The directional MC p-value and LOO result are shown in the `summary` output
above.

- **LOO stability:** The leave-one-out ESS equals the training ESS exactly
  (44.09%), indicating the rule is completely stable  -  no single observation
  materially alters the model.
- **LOO Fisher exact p < .001:** Statistical significance confirmed in
  holdout analysis; the one-sided Fisher test is appropriate for the
  directional hypothesis.
- **MC p-value:** The printed `p(MC)` is a directional Fisher-randomization
  p-value (one-tailed), consistent with the *a priori* hypothesis that Democrats
  vote Pro. The directional p-value is at most half the nondirectional p-value.
  Interpret by decision threshold (e.g., p < 0.05).

## Notes on reproducibility and current scope

**Fixture parity.** The training rule, confusion matrix, and ESS are verified
against MegaODA.exe output in the package test suite
(`tests/testthat/test-fixture-vignettes.R`, Example 1).

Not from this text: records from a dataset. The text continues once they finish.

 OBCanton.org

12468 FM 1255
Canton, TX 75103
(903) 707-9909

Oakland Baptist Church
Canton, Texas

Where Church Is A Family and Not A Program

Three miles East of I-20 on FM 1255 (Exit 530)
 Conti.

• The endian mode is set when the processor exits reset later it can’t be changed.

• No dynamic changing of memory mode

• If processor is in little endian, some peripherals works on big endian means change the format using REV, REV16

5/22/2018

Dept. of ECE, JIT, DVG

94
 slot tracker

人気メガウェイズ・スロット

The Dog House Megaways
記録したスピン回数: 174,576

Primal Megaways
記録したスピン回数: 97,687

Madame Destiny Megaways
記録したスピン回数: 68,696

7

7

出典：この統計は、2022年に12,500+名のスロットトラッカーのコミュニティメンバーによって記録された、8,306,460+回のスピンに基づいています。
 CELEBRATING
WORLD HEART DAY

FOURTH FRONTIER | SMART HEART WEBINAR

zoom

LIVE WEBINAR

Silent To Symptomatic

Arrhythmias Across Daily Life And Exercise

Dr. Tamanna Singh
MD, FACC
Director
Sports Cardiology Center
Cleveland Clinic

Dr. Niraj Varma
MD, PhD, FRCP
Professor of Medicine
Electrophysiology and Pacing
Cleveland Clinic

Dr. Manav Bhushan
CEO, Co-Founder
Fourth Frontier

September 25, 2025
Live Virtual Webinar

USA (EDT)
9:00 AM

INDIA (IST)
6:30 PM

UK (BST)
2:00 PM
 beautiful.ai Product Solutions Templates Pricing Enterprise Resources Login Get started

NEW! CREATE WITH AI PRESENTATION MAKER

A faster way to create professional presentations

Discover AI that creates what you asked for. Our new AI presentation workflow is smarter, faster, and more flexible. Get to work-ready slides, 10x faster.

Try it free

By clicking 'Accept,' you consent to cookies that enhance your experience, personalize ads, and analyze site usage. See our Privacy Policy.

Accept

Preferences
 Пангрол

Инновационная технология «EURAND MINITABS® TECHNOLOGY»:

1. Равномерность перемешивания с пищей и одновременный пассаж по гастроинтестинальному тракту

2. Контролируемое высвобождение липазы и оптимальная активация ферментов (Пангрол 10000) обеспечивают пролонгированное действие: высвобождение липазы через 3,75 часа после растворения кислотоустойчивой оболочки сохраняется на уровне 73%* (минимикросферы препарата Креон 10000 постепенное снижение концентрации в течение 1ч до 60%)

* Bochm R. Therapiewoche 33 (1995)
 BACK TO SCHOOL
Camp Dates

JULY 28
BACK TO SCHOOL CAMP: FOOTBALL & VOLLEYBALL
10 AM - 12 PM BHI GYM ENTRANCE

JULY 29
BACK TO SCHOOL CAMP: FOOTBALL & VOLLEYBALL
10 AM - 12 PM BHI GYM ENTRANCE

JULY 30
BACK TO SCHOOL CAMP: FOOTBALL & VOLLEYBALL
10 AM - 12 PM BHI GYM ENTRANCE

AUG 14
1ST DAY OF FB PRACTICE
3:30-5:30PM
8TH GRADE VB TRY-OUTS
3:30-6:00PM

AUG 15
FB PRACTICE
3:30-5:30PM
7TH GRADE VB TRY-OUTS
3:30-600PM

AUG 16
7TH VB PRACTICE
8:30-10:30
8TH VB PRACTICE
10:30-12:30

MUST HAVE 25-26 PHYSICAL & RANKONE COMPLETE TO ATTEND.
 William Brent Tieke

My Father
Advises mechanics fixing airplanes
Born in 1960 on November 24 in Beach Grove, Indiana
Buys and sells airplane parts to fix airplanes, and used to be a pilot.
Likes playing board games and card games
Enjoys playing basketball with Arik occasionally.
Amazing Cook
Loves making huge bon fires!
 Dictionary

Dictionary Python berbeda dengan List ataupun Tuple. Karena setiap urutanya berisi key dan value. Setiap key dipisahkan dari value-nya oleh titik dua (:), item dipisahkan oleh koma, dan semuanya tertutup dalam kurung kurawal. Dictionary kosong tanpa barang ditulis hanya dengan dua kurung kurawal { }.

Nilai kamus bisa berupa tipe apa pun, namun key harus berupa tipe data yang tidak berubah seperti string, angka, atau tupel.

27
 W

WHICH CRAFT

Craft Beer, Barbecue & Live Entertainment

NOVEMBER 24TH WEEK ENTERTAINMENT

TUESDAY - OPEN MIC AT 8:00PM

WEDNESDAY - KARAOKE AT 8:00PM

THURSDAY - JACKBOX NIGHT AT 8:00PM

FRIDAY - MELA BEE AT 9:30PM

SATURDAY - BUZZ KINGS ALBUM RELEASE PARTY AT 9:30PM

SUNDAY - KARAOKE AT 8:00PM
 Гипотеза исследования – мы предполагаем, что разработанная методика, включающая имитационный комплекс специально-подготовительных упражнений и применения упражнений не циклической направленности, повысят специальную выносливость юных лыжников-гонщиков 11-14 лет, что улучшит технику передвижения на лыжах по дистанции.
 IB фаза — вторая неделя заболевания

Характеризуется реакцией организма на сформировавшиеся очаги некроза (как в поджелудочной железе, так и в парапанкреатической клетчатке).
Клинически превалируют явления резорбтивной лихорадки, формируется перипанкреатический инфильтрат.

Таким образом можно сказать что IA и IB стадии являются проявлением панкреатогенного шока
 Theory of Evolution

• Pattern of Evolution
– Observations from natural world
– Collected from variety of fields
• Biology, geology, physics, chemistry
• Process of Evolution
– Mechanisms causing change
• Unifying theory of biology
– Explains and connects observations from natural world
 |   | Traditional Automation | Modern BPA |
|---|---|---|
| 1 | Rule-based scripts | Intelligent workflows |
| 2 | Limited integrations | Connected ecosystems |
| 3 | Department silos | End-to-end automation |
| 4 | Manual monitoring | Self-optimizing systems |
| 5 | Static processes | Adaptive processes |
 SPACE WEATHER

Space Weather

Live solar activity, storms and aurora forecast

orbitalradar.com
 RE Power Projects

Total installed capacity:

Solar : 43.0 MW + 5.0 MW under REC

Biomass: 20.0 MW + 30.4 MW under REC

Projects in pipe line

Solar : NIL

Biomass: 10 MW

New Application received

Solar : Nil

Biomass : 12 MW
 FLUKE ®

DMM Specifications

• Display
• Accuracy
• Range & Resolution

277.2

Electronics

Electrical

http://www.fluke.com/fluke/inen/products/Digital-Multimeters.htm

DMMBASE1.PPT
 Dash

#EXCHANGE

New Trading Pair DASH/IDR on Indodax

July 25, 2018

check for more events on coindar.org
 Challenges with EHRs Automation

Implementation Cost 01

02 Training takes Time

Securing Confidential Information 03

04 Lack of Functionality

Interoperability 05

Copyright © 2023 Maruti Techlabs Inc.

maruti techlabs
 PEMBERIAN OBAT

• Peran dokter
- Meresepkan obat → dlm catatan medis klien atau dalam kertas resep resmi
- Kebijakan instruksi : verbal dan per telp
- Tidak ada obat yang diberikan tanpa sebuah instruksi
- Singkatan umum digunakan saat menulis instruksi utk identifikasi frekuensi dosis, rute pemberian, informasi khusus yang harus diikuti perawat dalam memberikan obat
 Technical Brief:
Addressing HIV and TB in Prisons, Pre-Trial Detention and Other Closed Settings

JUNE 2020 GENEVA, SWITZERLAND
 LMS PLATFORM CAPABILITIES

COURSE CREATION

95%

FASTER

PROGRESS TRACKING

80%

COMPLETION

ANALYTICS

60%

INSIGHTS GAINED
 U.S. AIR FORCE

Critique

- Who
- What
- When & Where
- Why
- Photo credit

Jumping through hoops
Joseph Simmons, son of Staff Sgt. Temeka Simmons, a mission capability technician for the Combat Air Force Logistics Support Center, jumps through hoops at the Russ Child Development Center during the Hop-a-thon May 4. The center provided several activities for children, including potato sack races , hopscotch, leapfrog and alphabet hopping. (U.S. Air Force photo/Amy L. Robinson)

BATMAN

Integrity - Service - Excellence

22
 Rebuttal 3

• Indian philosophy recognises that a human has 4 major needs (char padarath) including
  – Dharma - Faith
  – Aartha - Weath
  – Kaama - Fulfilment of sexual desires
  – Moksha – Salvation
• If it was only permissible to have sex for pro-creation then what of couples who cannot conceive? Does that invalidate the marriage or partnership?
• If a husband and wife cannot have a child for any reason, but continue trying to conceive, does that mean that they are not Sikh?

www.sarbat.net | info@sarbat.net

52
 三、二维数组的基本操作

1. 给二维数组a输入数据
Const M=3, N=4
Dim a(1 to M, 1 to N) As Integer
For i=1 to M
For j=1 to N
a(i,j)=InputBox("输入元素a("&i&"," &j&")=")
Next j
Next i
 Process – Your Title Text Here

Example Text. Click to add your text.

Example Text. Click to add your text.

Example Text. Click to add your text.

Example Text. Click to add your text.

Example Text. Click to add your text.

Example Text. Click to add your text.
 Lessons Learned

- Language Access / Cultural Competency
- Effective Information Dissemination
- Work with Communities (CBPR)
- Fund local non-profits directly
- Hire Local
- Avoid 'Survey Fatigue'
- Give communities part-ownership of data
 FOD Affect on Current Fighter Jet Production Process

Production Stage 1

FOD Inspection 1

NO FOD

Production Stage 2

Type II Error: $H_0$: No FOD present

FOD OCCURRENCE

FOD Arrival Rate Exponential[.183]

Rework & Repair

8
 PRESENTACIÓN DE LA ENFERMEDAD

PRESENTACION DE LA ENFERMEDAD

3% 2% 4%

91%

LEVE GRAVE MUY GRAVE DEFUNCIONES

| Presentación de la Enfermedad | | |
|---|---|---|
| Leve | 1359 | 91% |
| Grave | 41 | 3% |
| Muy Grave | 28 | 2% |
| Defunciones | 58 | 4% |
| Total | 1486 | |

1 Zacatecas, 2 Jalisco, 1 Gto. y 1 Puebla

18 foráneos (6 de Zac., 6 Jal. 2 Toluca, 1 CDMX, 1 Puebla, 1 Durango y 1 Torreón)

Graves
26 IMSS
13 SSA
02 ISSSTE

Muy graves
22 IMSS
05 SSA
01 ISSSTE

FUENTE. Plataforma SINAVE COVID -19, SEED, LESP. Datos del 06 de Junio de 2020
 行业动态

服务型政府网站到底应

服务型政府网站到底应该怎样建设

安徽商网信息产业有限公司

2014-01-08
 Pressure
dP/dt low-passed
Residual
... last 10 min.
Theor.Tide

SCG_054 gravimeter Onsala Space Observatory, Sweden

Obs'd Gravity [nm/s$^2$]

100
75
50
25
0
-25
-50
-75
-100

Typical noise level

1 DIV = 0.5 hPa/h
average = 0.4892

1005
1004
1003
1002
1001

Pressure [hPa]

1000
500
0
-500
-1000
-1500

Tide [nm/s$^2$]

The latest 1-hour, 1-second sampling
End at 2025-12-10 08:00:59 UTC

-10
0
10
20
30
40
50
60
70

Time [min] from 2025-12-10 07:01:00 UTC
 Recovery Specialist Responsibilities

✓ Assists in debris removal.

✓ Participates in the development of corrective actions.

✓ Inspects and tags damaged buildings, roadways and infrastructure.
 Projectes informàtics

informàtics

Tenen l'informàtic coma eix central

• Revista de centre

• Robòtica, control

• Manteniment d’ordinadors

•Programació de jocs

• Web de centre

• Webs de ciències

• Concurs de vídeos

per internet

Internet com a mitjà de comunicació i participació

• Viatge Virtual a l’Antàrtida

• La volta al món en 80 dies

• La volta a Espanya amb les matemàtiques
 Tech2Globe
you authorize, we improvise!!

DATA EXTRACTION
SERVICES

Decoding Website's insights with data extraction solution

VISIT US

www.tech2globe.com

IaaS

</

**MC p-value calibration.** The MC p shown here reflects `mc_iter = 500L`
for CRAN build speed. MegaODA reports p = 0.000000 (exact zero) at 25000
iterations; with 500 iterations a near-zero p will still be reported
accurately (STOP fires early). Use the canonical run with `mc_iter = 25000L`
(chunk `fit-canonical`, `eval=FALSE`) for publication-quality results.
Training ESS and confusion matrix are unaffected by `mc_iter`.

**Directional analysis.** This vignette uses `direction = "greater"` (MPE
Chapter 2 binary ordered directional ODA). The directional constraint restricts
the MC permutation and LOO searches to the hypothesized direction only, yielding
a one-tailed p-value consistent with the *a priori* hypothesis. MPE Chapter 4
categorical/table DIRECTIONAL is Phase 6C (not yet implemented).